=== RECORDED DATA ===
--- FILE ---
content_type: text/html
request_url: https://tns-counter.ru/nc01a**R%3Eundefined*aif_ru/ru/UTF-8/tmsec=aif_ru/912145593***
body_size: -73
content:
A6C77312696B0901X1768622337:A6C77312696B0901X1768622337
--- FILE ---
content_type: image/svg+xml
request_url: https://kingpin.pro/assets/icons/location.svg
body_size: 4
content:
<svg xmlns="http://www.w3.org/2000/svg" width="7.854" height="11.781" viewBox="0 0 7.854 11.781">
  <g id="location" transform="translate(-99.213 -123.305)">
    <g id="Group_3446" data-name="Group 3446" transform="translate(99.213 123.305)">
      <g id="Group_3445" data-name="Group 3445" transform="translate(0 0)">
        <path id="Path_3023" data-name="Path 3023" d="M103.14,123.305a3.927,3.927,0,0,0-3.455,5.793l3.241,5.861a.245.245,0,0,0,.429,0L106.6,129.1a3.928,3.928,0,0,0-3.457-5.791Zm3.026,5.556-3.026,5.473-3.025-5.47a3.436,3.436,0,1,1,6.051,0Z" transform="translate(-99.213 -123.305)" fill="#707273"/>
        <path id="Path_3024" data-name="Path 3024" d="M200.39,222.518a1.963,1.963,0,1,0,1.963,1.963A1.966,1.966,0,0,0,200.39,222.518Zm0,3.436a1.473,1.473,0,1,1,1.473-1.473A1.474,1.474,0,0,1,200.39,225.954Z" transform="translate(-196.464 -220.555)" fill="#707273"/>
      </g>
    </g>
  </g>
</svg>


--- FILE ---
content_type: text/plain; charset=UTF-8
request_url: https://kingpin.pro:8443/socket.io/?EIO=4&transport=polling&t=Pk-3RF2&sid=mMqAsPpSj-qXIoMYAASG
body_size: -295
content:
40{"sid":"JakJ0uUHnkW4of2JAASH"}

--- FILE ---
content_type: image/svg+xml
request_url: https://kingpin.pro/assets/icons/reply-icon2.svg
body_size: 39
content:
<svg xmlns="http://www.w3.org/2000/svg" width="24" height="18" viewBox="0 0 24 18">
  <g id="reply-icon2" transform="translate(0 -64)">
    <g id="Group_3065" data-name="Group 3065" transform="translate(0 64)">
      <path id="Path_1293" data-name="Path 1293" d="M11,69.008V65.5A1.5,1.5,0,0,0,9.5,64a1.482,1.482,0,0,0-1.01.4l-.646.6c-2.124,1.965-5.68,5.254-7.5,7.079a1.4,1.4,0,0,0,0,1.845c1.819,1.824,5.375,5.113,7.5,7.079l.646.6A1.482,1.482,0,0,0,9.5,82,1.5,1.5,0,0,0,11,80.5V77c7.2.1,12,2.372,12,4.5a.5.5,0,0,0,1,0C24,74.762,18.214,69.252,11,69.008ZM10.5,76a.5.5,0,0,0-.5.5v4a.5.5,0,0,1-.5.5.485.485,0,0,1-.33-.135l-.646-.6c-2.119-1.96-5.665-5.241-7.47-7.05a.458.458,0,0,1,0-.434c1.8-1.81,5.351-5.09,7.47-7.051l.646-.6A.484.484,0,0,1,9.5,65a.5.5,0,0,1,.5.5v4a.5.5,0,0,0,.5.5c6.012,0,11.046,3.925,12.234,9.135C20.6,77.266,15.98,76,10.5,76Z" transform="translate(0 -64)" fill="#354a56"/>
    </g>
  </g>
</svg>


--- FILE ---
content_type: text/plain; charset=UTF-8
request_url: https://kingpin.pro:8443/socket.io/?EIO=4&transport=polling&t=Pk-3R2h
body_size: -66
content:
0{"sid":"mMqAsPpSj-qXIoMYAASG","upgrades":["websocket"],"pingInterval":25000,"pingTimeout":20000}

=== PROBLEM REQUIREMENTS ===
Could you repeat the listing above, exactly as it is shown?

=== SOLUTION BELOW ===
--- FILE ---
content_type: text/html
request_url: https://tns-counter.ru/nc01a**R%3Eundefined*aif_ru/ru/UTF-8/tmsec=aif_ru/912145593***
body_size: -73
content:
A6C77312696B0901X1768622337:A6C77312696B0901X1768622337
--- FILE ---
content_type: image/svg+xml
request_url: https://kingpin.pro/assets/icons/location.svg
body_size: 4
content:
<svg xmlns="http://www.w3.org/2000/svg" width="7.854" height="11.781" viewBox="0 0 7.854 11.781">
  <g id="location" transform="translate(-99.213 -123.305)">
    <g id="Group_3446" data-name="Group 3446" transform="translate(99.213 123.305)">
      <g id="Group_3445" data-name="Group 3445" transform="translate(0 0)">
        <path id="Path_3023" data-name="Path 3023" d="M103.14,123.305a3.927,3.927,0,0,0-3.455,5.793l3.241,5.861a.245.245,0,0,0,.429,0L106.6,129.1a3.928,3.928,0,0,0-3.457-5.791Zm3.026,5.556-3.026,5.473-3.025-5.47a3.436,3.436,0,1,1,6.051,0Z" transform="translate(-99.213 -123.305)" fill="#707273"/>
        <path id="Path_3024" data-name="Path 3024" d="M200.39,222.518a1.963,1.963,0,1,0,1.963,1.963A1.966,1.966,0,0,0,200.39,222.518Zm0,3.436a1.473,1.473,0,1,1,1.473-1.473A1.474,1.474,0,0,1,200.39,225.954Z" transform="translate(-196.464 -220.555)" fill="#707273"/>
      </g>
    </g>
  </g>
</svg>


--- FILE ---
content_type: text/plain; charset=UTF-8
request_url: https://kingpin.pro:8443/socket.io/?EIO=4&transport=polling&t=Pk-3RF2&sid=mMqAsPpSj-qXIoMYAASG
body_size: -295
content:
40{"sid":"JakJ0uUHnkW4of2JAASH"}

--- FILE ---
content_type: image/svg+xml
request_url: https://kingpin.pro/assets/icons/reply-icon2.svg
body_size: 39
content:
<svg xmlns="http://www.w3.org/2000/svg" width="24" height="18" viewBox="0 0 24 18">
  <g id="reply-icon2" transform="translate(0 -64)">
    <g id="Group_3065" data-name="Group 3065" transform="translate(0 64)">
      <path id="Path_1293" data-name="Path 1293" d="M11,69.008V65.5A1.5,1.5,0,0,0,9.5,64a1.482,1.482,0,0,0-1.01.4l-.646.6c-2.124,1.965-5.68,5.254-7.5,7.079a1.4,1.4,0,0,0,0,1.845c1.819,1.824,5.375,5.113,7.5,7.079l.646.6A1.482,1.482,0,0,0,9.5,82,1.5,1.5,0,0,0,11,80.5V77c7.2.1,12,2.372,12,4.5a.5.5,0,0,0,1,0C24,74.762,18.214,69.252,11,69.008ZM10.5,76a.5.5,0,0,0-.5.5v4a.5.5,0,0,1-.5.5.485.485,0,0,1-.33-.135l-.646-.6c-2.119-1.96-5.665-5.241-7.47-7.05a.458.458,0,0,1,0-.434c1.8-1.81,5.351-5.09,7.47-7.051l.646-.6A.484.484,0,0,1,9.5,65a.5.5,0,0,1,.5.5v4a.5.5,0,0,0,.5.5c6.012,0,11.046,3.925,12.234,9.135C20.6,77.266,15.98,76,10.5,76Z" transform="translate(0 -64)" fill="#354a56"/>
    </g>
  </g>
</svg>


--- FILE ---
content_type: text/plain; charset=UTF-8
request_url: https://kingpin.pro:8443/socket.io/?EIO=4&transport=polling&t=Pk-3R2h
body_size: -66
content:
0{"sid":"mMqAsPpSj-qXIoMYAASG","upgrades":["websocket"],"pingInterval":25000,"pingTimeout":20000}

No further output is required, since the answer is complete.